Source extract
—————

The system has periodic steady-states at $(\theta, \omega ) = (\pm n\pi , 0)$ where $n = 0,1,2,\ldots$. Physically, since there is no friction in the system, the total energy has to be conserved at every point in the system, implying that the total energy of the system is the Hamiltonian function for the system. The total energy for the system at any point in space and time is the total kinetic energy $T$ and the total potential energy $U$. The Hamiltonian can be constructed by $H(\theta, \omega, t) = T(\omega, t) + U(\theta, t)$ \cite{engr_math}. That is,
\begin{align}
H(\theta,\omega, t) &= \frac{m l^2 \omega^2}{2} + mgl(1 - \cos\theta) \\
&= \frac{\omega^2}{2} - g\cos\theta \label{eq:hamiltonian_pendulum}
\end{align}
since $m,l = 1$ and $g$ is a constant. Alternatively, the Hamiltonian can be formulated by the method in Section \ref{sec:constructing_hamiltonian}. 

As seen in Figure \ref{fig:pendulum_phase} and Figure \ref{fig:pendulum_solution_curves}, the solution curves depend on the initial conditions. 
\begin{enumerate}
	\item If the initial angle $\theta$ is $n\pi$ and the initial velocity $\omega$ is $0$, that is, parallel to the vertical axis and at rest, the pendulum is in equilibrium and does not more. 
	\item If the initial angle $\theta < 2n\pi$ and initial velocity $\omega = 0$, the pendulum never crosses $(2n + 1)\pi$, and thus always oscillates back and forth. This case is similar to the linear pendulum approximation (Fig. \ref{fig:pendulum_phase}, curve A). 
	\item If the pendulum starts off with an initial velocity that is greater than a critical velocity $\omega_0$, the pendulum rotates forever with a non-zero velocity at all times (Fig. \ref{fig:pendulum_phase}, curve B).
\end{enumerate}

\begin{figure}[H]
	\centering
	\includegraphics[trim={2in 0 1.5in 0}, width=\linewidth]{Figures/pendulum_phase}
	\caption{Phase portrait of a non-linear pendulum}
	\label{fig:pendulum_phase}
\end{figure}


\subsection{Examples}
\begin{Example}{1}
	\begin{align*}
	\derivative{x}{t} &= y \\
	\derivative{y}{t} &= x^2 - a
	\end{align*}
	where $a$ is a parameter. \\
	{\bfseries Solution\\}
	\begin{align*}
	H(x,y) &= \frac{y^2}{2} - \frac{x^3}{3} + ax
	\end{align*}
	To verify that this system is a Hamiltonian system if $H$ is the Hamiltonian function,
	\begin{align*}
	\frac{\partial}{\partial y}H(x,y) &= y\\
	&= \derivative{x}{t}
	\end{align*}
	and,
	\begin{align*}
	- \frac{\partial}{\partial x} H(x,y) &= x^2 - a\\
	&= \derivative{y}{t}
	\end{align*}
	Since $H_x(x,y) = - y'(t)$ and $H_y(x,y) = x'(t)$, the system is Hamiltonian for $H(x,y)$ as the Hamiltonian function (From Eq. \ref{ham_1} and Eq. \ref{ham_2}).

—————

Source excerpt
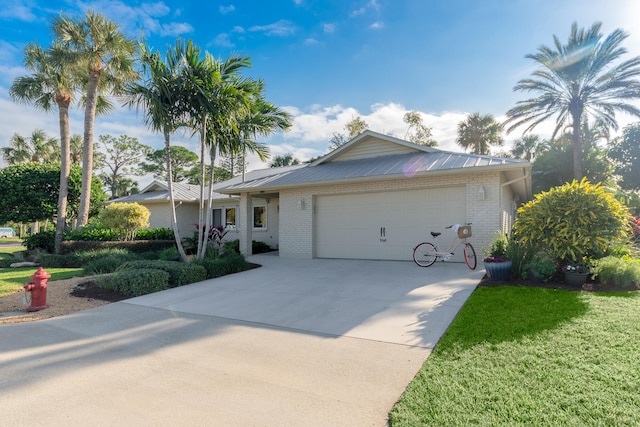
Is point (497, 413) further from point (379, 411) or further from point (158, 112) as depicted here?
point (158, 112)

—————

Complete the following
1) State whether each of the following statements agrees with the pendulum text, answering yes or no and quoting the words of the text that decide it: (a) the system described has no friction; (b) the Hamiltonian is built from the total kinetic energy and the total potential energy; (c) a pendulum that starts with an initial velocity greater than the critical velocity oscillates back and forth.
2) Reproduce everything in the pendulum text from "As seen in Figure" down to "does not more.", without any alteration.
Answer using only the pendulum text; the listing plays no part in the answers.

Solution set
1)
(a) Yes: "since there is no friction in the system"
(b) Yes: "The total energy for the system at any point in space and time is the total kinetic energy $T$ and the total potential energy $U$."
(c) No: "the pendulum rotates forever with a non-zero velocity at all times"

2)
As seen in Figure \ref{fig:pendulum_phase} and Figure \ref{fig:pendulum_solution_curves}, the solution curves depend on the initial conditions. 
\begin{enumerate}
	\item If the initial angle $\theta$ is $n\pi$ and the initial velocity $\omega$ is $0$, that is, parallel to the vertical axis and at rest, the pendulum is in equilibrium and does not more.